Мне говорили, что Станиславский заставляет своих учеников: “Умейте в каждой вещи найти не худшее, но лучшее”. Чуткий художник знал, что огромное большинство людей с наслаждением служит культу худшего, не зная, как подойти ко всему, что приносит радость.
С великим рвением люди умаляют то, что им не по нраву. Какое долгое время они готовы проводить около того, что им показалось отвратительным. Встреча с чем-то нелюбимым порождает яркие слова, блестящие сравнения. И быстры тогда человеческие речи, и сильны движения. И горят глаза.
Но зато как медленно-скучны бывают слова похвалы
Удалось испытать одного любителя живописи. За ним ходил с часами и незаметно замечал время, проводимое им около картин. Оказалось, около картин осуждаемых было проведено времени с лишком вдвое больше, нежели около вещей одобренных. Не было потребности смотреть на то, что, казалось, доставило бы ему радость; нужно было потратить время на осуждение. Наконец я сказал ему: “Теперь знаю, чем вас привлечь. Надо окружить вас вещами ненавистными”.
Мы, славяне, особенно повинны во многоглаголании худшего. В Европе уже приходят к замалчиванию худого, конечно, кроме личных выступлений.
Но великие мастера всегда считают: если что показалось плохим, значит, оно не достойно обсуждения. Жизнь слишком красива, слишком велика, чтобы загрязнять себя зрелищем недостойным. Слишком много радостного, много заслуживающего внимания. Но надо знать бодрость и радость.
Надо знать, что нашему “я” ничто не может вредить. Останавливаясь перед плохим, мы у себя отнимаем минуту радости. Удерживаем себя вместо шага вперед.
Учиться радости, учиться видеть лишь бодрое и красивое! Если мы загрязнили глаза и слова наши, то надо учиться их очистить. Строго удержать себя от общения с тем, что не полюбилось. И у нас жизнь разрастется. И нам недосуг станет всматриваться в ненавистное. Отойдет ликование злобы. И у нас откроется глаз добрый.
Эти возвышенные мысли пришли мне на ум после встречи со Станиславским. Он был не только магнетической личностью, но и неутомимым сеятелем всего ободряющего и созидательного. Можно сказать, что он действительно имел глаз добрый.
С грустью в Гималаях мы приняли известие, что Станиславский ушел с земного плана. Но где бы он сейчас ни находился, он будет счастливее, потому что неослабляемый восторг поведет его к новым сияющим вершинам.

- - - - -

Задание:
Отредактируйте исходный текст: перепишите его отрывок, начиная с места, где стоят слова «Но зато как», и заканчивая словами «кроме личных выступлений.». Замените в нем «любителя живописи» на «ценителя искусства».

- - - - -

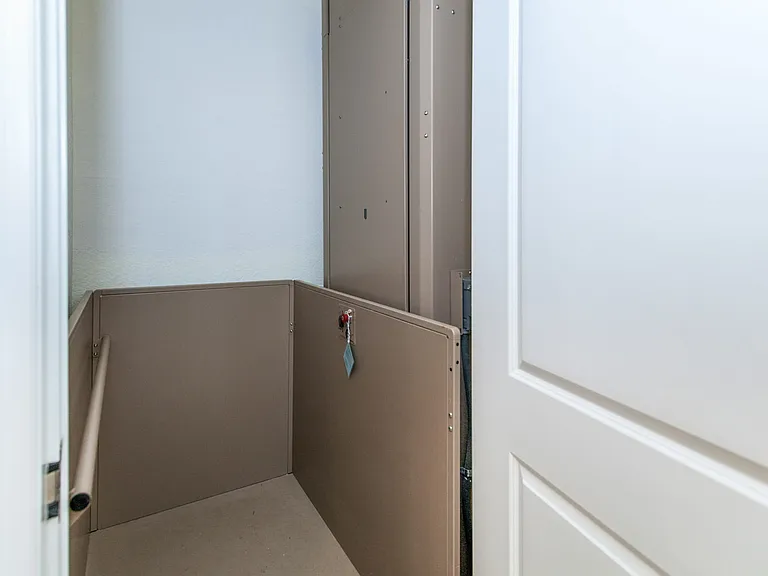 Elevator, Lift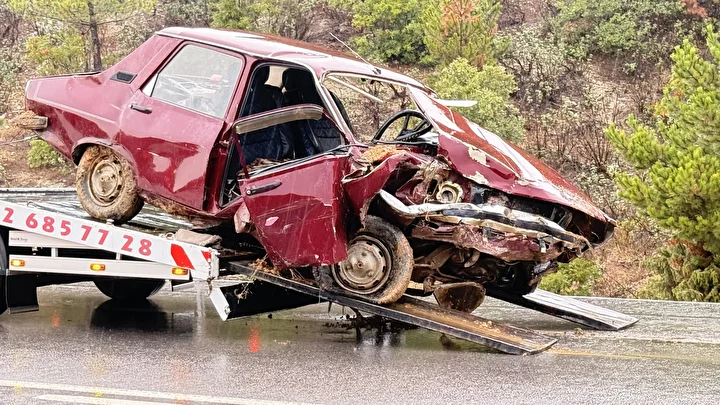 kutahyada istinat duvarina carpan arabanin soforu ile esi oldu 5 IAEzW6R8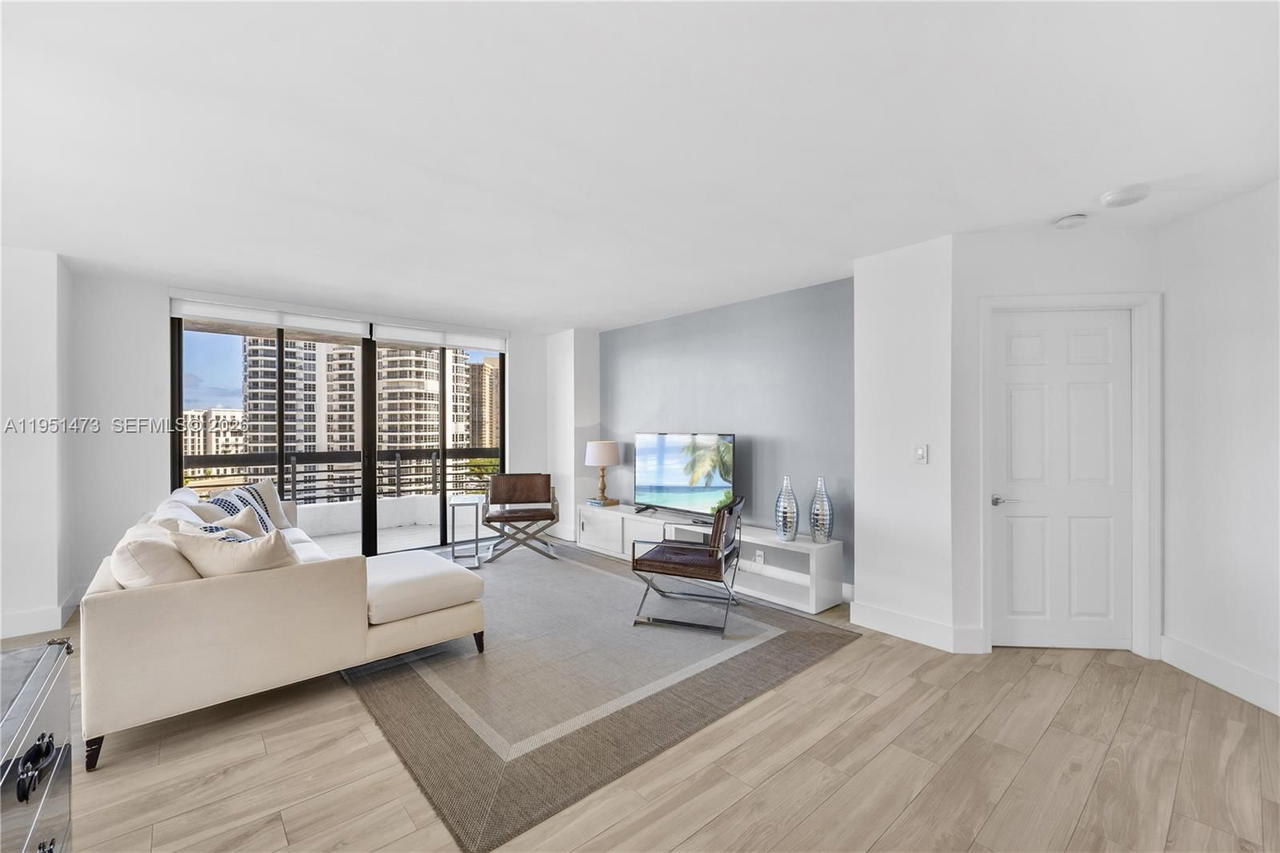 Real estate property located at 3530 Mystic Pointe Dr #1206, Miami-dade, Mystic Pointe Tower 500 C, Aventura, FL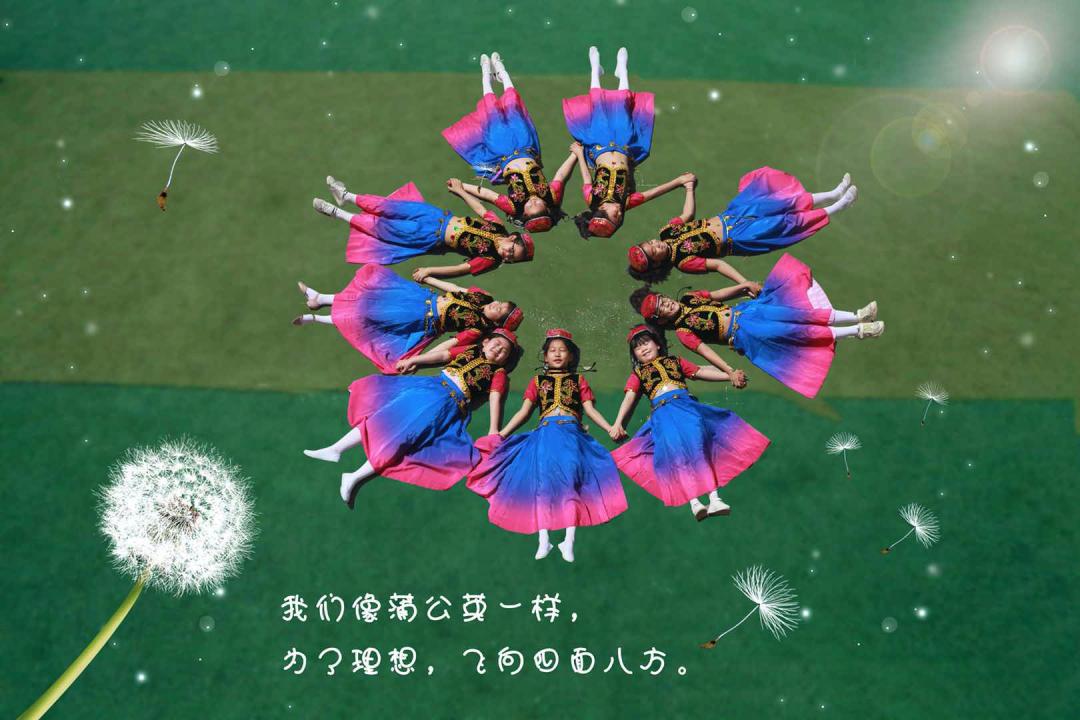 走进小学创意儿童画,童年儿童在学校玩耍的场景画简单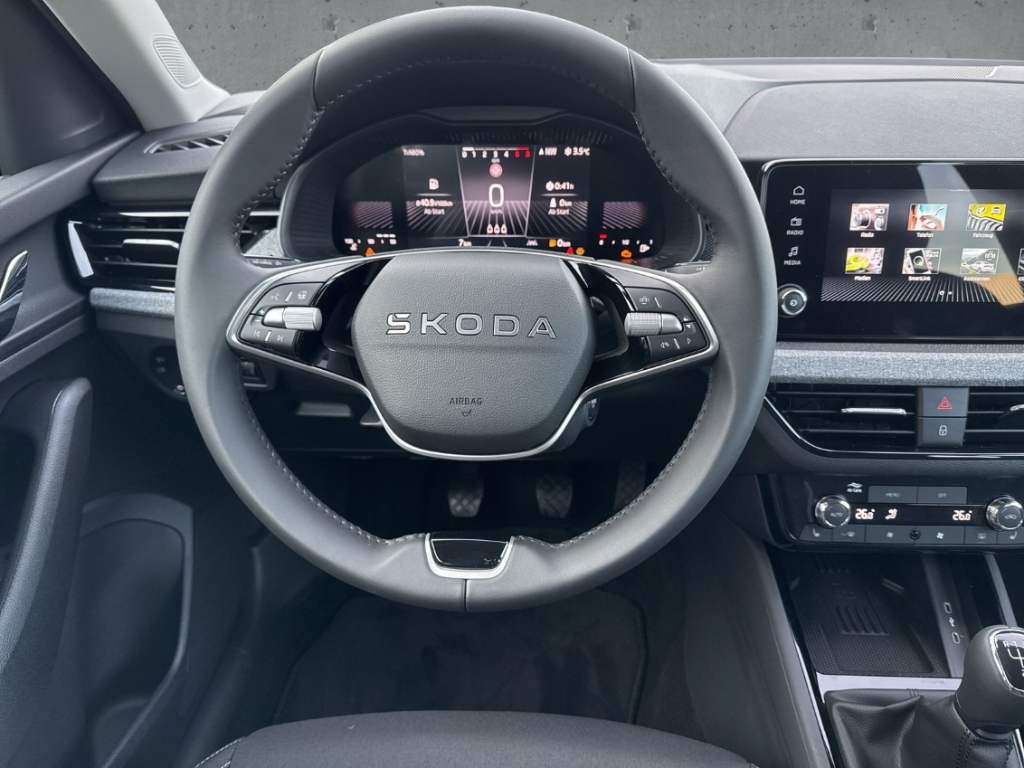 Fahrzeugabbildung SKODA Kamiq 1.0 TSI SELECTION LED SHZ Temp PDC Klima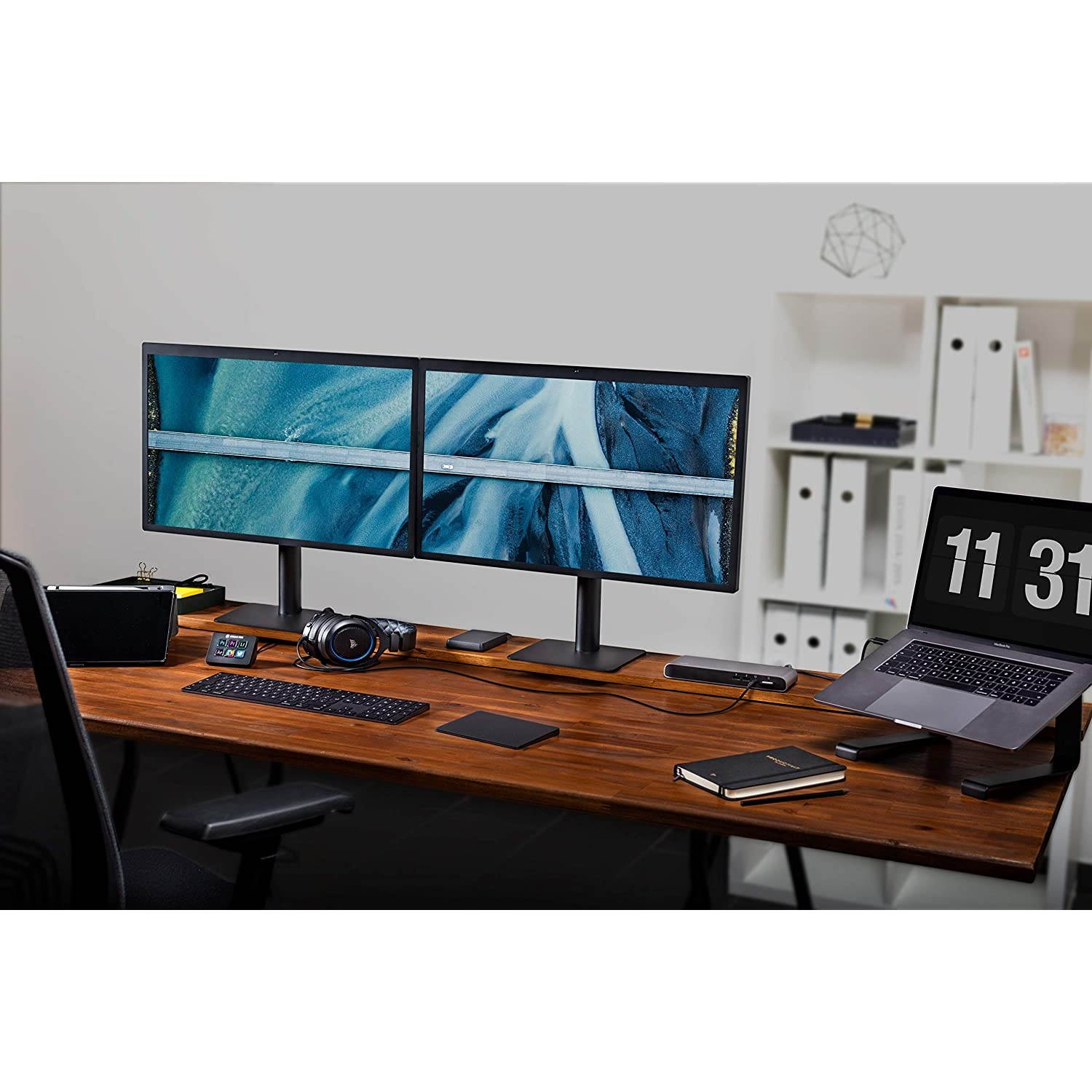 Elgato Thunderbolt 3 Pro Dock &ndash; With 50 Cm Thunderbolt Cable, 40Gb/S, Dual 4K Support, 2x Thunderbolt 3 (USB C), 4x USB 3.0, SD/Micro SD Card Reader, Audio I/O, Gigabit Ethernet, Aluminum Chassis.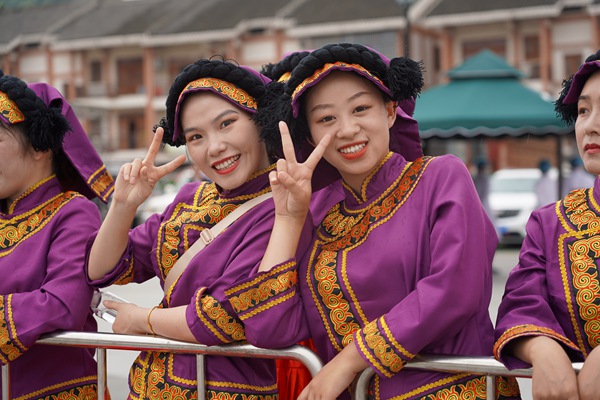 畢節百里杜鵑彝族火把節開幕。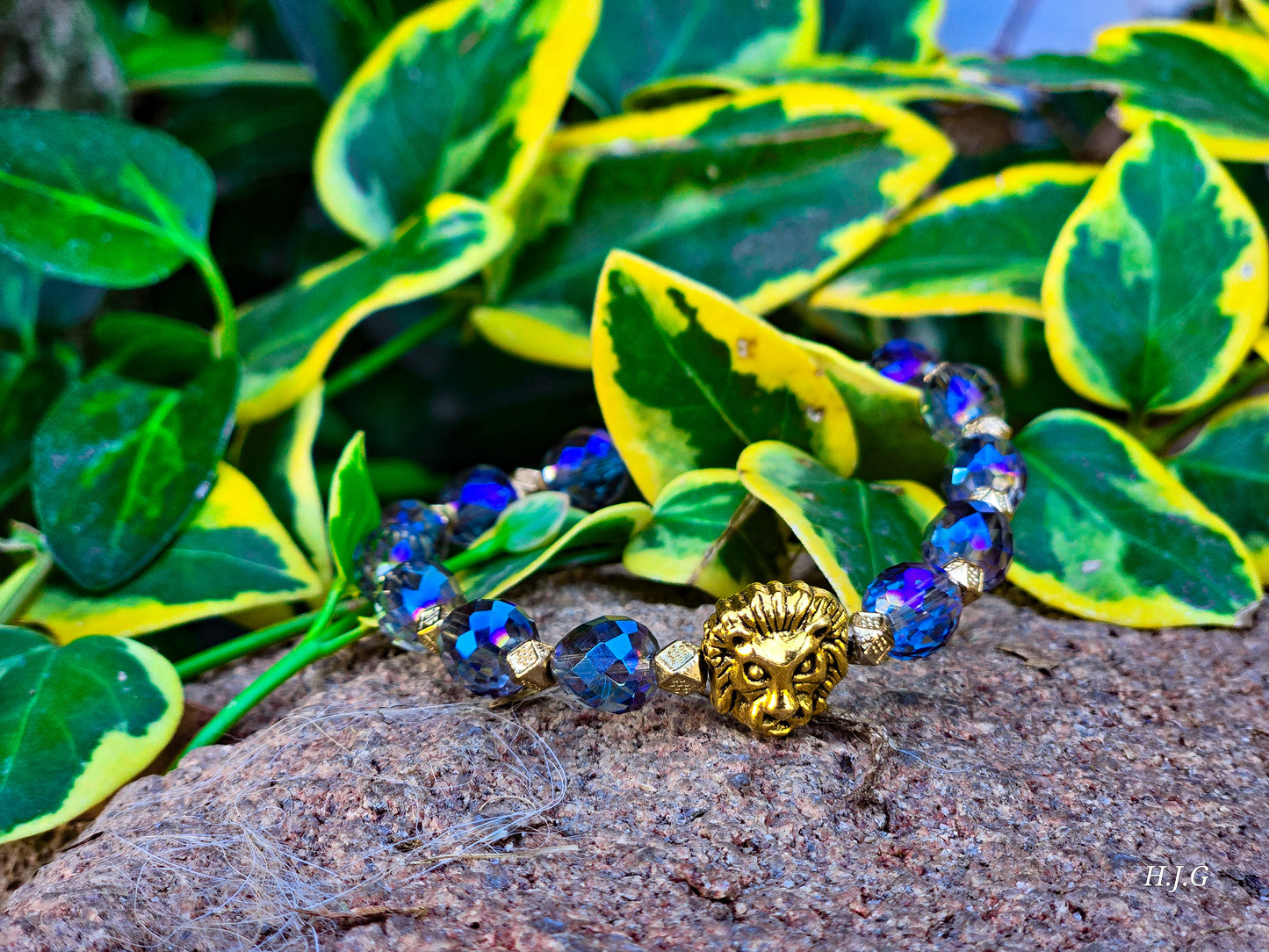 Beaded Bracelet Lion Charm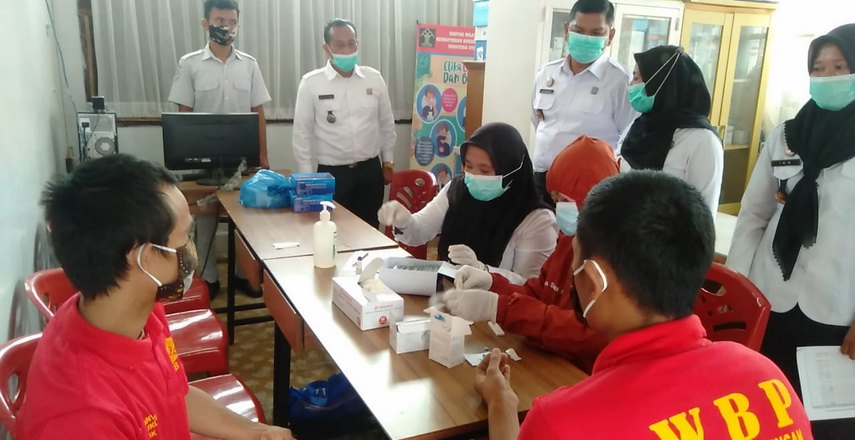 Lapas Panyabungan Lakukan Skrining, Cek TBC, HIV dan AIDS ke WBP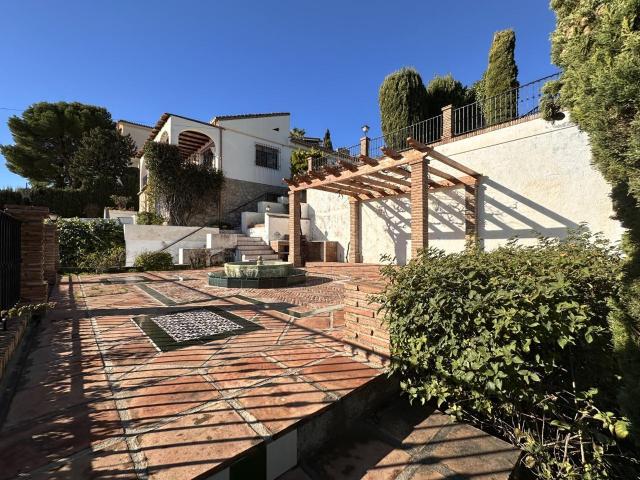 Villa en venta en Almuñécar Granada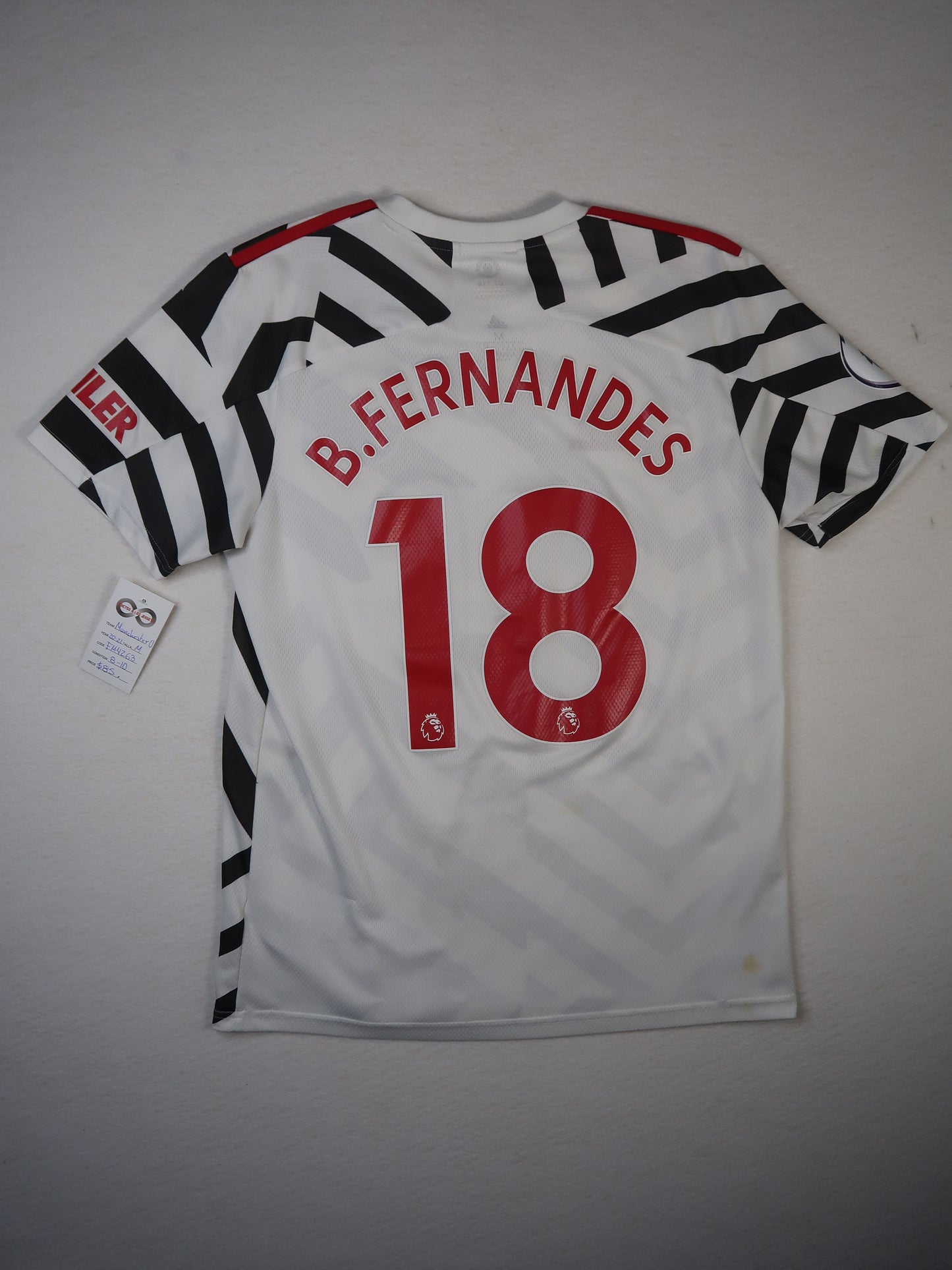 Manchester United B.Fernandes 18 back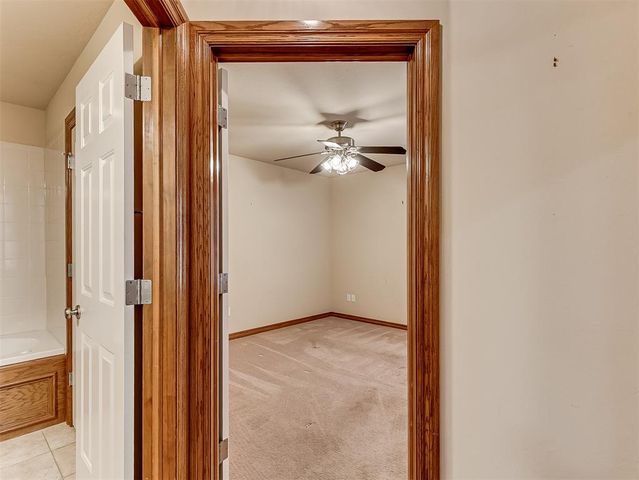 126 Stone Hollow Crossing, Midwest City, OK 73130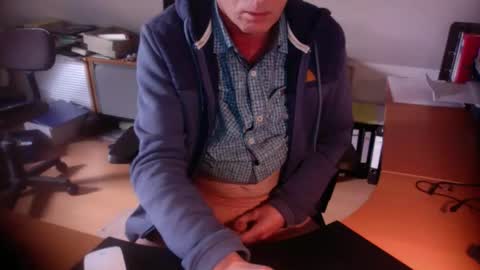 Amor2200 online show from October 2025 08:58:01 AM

- - - - -

Выполненное задание:
Но зато как медленно-скучны бывают слова похвалы
Удалось испытать одного ценителя искусства. За ним ходил с часами и незаметно замечал время, проводимое им около картин. Оказалось, около картин осуждаемых было проведено времени с лишком вдвое больше, нежели около вещей одобренных. Не было потребности смотреть на то, что, казалось, доставило бы ему радость; нужно было потратить время на осуждение. Наконец я сказал ему: “Теперь знаю, чем вас привлечь. Надо окружить вас вещами ненавистными”.
Мы, славяне, особенно повинны во многоглаголании худшего. В Европе уже приходят к замалчиванию худого, конечно, кроме личных выступлений.